CONSIGNE 1: Extrayez du texte sur Audenarde, sans aucune modification, tout le passage qui va de « Des marchands de » jusqu'à « des nombreuses brasseries. ».
───── EXTRAIT À LIRE
Ce cher Charles Quint, jamais avare de bonnes blagues

Après cet instant gourmand, nous avons rendez-vous avec Michel, un guide local francophone très sympathique qui nous fait visiter sa ville et nous conte un tas de petites histoires locales. Prenons-en une au hasard : le clocher de l’hôtel de ville est surmonté d’un personnage portant des lunettes. Il s’agit de Hanske de Krijger, le gardien de la ville. Lorsque Charles Quint visita Audenarde au XVIe siècle, personne n’était là pour l’accueillir avec les honneurs. Normal, le jeune Hanske s’était endormi ivre au sommet du beffroi puisque, dit-on, la bière vieille brune de la ville était si bonne qu’on ne pouvait lui résister. Charles Quint, remonté, conseilla vivement aux habitants d’acheter des lunettes au garde. Depuis, les lunettes ornent les armoiries de la ville et accompagnent le visage d’Hanske au sommet de l’hôtel de ville.
Des marchands de tapis
Après cette douce balade digestive, et il en faut toujours une après une riche carbonnade Flamande, Michel décide de nous faire visiter le somptueux hôtel de ville qui abrite le MOU pour Museum of OUdenaarde (le nom Flamand de Audenarde). A l’intérieur, une riche collection comprenant de très nombreuses tapisseries, également appelées verdure, représentant des animaux et végétaux. Il s’agit de l’une des plus importantes collections au monde : la ville en ayant fait sa spécialité depuis le Moyen-Âge. C’est en partie grâce à cet art que la cité a prospéré ; mais notons que la bière a également joué un rôle majeur ici. Chiffres à l’appui, au milieu du XVIe siècle, la ville comptait une vingtaine de guildes dont la plus puissante était celle des brasseurs. Un tiers des revenus de la ville provenait des accises collectées auprès des nombreuses brasseries.
Bière et vélo : un couple qui fonctionne
Aujourd’hui encore, la bière occupe une place majeure dans l’esprit des locaux. Pour preuve, la ville est riche de 8 brasseries allant de la petite micro à la grande brasserie historique. Ça vous étonne si je vous dis que nous ne nous sommes pas privés d’en visiter une poignée ? En effet, dès le lendemain matin, une fois nos vélos électriques loués chez Asfra à deux pas du centre, nous nous sommes dirigés vers l’incroyable (et c’est un euphémisme) brasserie Liefmans. Après trois coups de pédale, nous voilà arrivés devant une énorme cuve en cuivre qui annonce l’entrée. Tout au bout, après avoir longé d’interminables ateliers en brique, nous arrivons face au café de la brasserie qui s’étire admirablement aux côtés de l’Escaut troublé par la danse incessante des péniches.
──────────
───── DONNÉES BRUTES
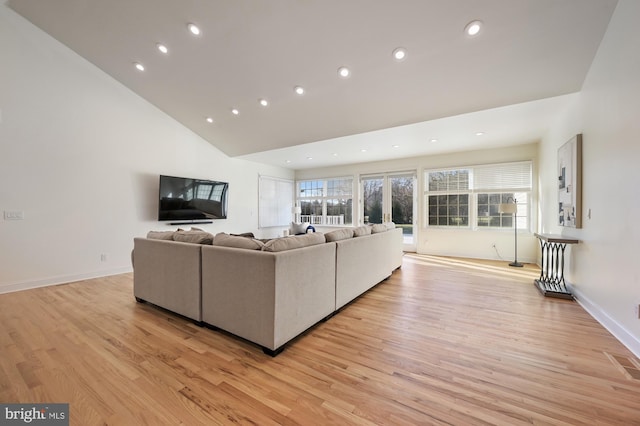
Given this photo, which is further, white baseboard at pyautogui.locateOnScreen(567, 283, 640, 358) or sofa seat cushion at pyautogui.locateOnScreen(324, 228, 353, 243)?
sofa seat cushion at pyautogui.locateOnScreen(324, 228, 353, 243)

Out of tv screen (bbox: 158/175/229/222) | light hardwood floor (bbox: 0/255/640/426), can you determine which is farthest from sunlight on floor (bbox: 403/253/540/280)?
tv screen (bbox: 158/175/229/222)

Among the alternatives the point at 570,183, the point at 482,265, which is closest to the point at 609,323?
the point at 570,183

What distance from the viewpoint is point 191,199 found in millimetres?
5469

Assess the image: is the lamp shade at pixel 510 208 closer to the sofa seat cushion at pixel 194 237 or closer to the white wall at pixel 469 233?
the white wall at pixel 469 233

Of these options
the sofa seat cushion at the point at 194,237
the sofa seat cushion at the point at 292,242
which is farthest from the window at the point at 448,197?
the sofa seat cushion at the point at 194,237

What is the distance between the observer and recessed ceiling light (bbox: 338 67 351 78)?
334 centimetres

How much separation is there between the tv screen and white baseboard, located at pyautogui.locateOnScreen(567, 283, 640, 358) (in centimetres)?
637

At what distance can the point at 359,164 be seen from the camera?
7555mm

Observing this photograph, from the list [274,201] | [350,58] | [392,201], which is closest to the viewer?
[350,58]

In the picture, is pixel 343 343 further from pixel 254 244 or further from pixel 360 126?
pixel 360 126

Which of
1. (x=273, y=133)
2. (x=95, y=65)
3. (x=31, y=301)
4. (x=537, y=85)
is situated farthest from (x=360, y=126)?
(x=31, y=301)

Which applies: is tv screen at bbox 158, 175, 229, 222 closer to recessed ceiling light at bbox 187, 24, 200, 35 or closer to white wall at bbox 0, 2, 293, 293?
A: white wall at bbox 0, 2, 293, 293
──────────
───── DONNÉES BRUTES
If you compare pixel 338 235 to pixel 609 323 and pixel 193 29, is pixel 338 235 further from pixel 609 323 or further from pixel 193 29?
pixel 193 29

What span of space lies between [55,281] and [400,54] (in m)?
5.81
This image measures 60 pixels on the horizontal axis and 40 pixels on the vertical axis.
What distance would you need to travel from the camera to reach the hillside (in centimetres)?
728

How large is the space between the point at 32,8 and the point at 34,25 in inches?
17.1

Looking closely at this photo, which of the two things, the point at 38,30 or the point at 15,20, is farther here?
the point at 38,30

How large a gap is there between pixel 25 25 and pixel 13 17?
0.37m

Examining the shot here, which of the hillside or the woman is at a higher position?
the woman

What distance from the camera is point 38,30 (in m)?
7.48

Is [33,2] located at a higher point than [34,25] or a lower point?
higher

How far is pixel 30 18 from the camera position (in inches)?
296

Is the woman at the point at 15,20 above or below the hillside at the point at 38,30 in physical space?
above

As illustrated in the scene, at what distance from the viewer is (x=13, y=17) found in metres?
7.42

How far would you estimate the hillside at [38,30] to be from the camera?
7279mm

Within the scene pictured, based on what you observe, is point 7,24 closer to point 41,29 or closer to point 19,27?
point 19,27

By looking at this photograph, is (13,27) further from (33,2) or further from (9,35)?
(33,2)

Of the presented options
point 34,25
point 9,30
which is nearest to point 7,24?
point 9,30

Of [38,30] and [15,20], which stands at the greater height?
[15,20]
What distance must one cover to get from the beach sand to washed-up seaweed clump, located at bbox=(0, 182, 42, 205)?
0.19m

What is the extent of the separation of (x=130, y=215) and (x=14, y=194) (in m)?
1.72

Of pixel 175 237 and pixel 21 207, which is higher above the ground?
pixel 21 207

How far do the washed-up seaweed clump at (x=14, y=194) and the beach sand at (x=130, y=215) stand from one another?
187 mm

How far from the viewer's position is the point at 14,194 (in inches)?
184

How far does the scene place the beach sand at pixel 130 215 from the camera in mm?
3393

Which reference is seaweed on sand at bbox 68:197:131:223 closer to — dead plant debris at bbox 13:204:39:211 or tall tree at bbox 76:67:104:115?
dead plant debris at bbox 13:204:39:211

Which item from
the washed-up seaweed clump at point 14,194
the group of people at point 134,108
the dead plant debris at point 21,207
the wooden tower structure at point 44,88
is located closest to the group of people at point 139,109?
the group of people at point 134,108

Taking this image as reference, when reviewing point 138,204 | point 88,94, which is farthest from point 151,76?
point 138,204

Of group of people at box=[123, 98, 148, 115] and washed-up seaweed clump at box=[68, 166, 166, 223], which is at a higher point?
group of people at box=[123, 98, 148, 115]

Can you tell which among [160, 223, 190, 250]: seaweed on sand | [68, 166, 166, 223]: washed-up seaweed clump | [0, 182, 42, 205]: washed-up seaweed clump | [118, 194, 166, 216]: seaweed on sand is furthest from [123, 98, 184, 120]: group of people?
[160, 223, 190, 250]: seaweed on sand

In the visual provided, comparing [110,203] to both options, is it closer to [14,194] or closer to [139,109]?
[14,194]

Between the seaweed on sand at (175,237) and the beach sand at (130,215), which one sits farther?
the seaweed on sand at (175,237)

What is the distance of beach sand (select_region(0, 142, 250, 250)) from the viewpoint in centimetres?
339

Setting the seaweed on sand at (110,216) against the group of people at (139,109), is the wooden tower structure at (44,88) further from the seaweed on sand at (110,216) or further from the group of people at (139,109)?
──────────
───── DONNÉES BRUTES
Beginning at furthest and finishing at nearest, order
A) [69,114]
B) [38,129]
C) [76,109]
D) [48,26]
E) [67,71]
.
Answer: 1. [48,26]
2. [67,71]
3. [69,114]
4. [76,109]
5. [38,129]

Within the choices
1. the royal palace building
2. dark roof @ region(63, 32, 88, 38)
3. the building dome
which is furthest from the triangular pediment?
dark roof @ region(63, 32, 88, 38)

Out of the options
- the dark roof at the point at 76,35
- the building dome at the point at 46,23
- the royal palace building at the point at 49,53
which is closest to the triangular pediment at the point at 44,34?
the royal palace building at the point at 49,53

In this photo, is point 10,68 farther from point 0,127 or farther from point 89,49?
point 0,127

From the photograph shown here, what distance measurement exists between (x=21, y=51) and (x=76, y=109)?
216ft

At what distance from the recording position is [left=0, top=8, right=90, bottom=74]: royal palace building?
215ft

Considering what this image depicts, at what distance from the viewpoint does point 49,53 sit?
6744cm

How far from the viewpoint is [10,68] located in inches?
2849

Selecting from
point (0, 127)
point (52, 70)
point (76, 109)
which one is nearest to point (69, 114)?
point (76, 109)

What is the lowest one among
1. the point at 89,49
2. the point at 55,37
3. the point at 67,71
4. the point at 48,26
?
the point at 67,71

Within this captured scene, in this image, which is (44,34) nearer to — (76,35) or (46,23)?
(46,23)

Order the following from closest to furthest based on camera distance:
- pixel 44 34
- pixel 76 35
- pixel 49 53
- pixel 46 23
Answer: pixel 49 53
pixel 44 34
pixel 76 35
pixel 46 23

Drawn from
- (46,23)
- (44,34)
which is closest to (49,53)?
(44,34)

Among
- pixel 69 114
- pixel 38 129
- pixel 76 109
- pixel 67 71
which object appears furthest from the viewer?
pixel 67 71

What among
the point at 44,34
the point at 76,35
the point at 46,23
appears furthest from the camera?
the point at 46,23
──────────
CONSIGNE 2: Dans les entrées, recopiez toutes les lignes depuis celle qui contient « Given this photo, which » jusqu'à celle qui contient « A: white wall at bbox 0, 2, 293, 293 », ces deux lignes comprises, en remplaçant « baseboard » par « skirting board » et sans rien changer d'autre. Ne fournissez que ces lignes.

CORRIGÉ DÉTAILLÉ 1:
Des marchands de tapis
Après cette douce balade digestive, et il en faut toujours une après une riche carbonnade Flamande, Michel décide de nous faire visiter le somptueux hôtel de ville qui abrite le MOU pour Museum of OUdenaarde (le nom Flamand de Audenarde). A l’intérieur, une riche collection comprenant de très nombreuses tapisseries, également appelées verdure, représentant des animaux et végétaux. Il s’agit de l’une des plus importantes collections au monde : la ville en ayant fait sa spécialité depuis le Moyen-Âge. C’est en partie grâce à cet art que la cité a prospéré ; mais notons que la bière a également joué un rôle majeur ici. Chiffres à l’appui, au milieu du XVIe siècle, la ville comptait une vingtaine de guildes dont la plus puissante était celle des brasseurs. Un tiers des revenus de la ville provenait des accises collectées auprès des nombreuses brasseries.

CORRIGÉ DÉTAILLÉ 2:
Given this photo, which is further, white skirting board at pyautogui.locateOnScreen(567, 283, 640, 358) or sofa seat cushion at pyautogui.locateOnScreen(324, 228, 353, 243)?
sofa seat cushion at pyautogui.locateOnScreen(324, 228, 353, 243)

Out of tv screen (bbox: 158/175/229/222) | light hardwood floor (bbox: 0/255/640/426), can you determine which is farthest from sunlight on floor (bbox: 403/253/540/280)?
tv screen (bbox: 158/175/229/222)

Among the alternatives the point at 570,183, the point at 482,265, which is closest to the point at 609,323?
the point at 570,183

What distance from the viewpoint is point 191,199 found in millimetres?
5469

Assess the image: is the lamp shade at pixel 510 208 closer to the sofa seat cushion at pixel 194 237 or closer to the white wall at pixel 469 233?
the white wall at pixel 469 233

Of these options
the sofa seat cushion at the point at 194,237
the sofa seat cushion at the point at 292,242
which is farthest from the window at the point at 448,197?
the sofa seat cushion at the point at 194,237

What is the distance between the observer and recessed ceiling light (bbox: 338 67 351 78)?
334 centimetres

How much separation is there between the tv screen and white skirting board, located at pyautogui.locateOnScreen(567, 283, 640, 358) (in centimetres)?
637

At what distance can the point at 359,164 be seen from the camera?
7555mm

Observing this photograph, from the list [274,201] | [350,58] | [392,201], which is closest to the viewer?
[350,58]

In the picture, is pixel 343 343 further from pixel 254 244 or further from pixel 360 126?
pixel 360 126

Which of
1. (x=273, y=133)
2. (x=95, y=65)
3. (x=31, y=301)
4. (x=537, y=85)
is situated farthest from (x=360, y=126)?
(x=31, y=301)

Which applies: is tv screen at bbox 158, 175, 229, 222 closer to recessed ceiling light at bbox 187, 24, 200, 35 or closer to white wall at bbox 0, 2, 293, 293?
A: white wall at bbox 0, 2, 293, 293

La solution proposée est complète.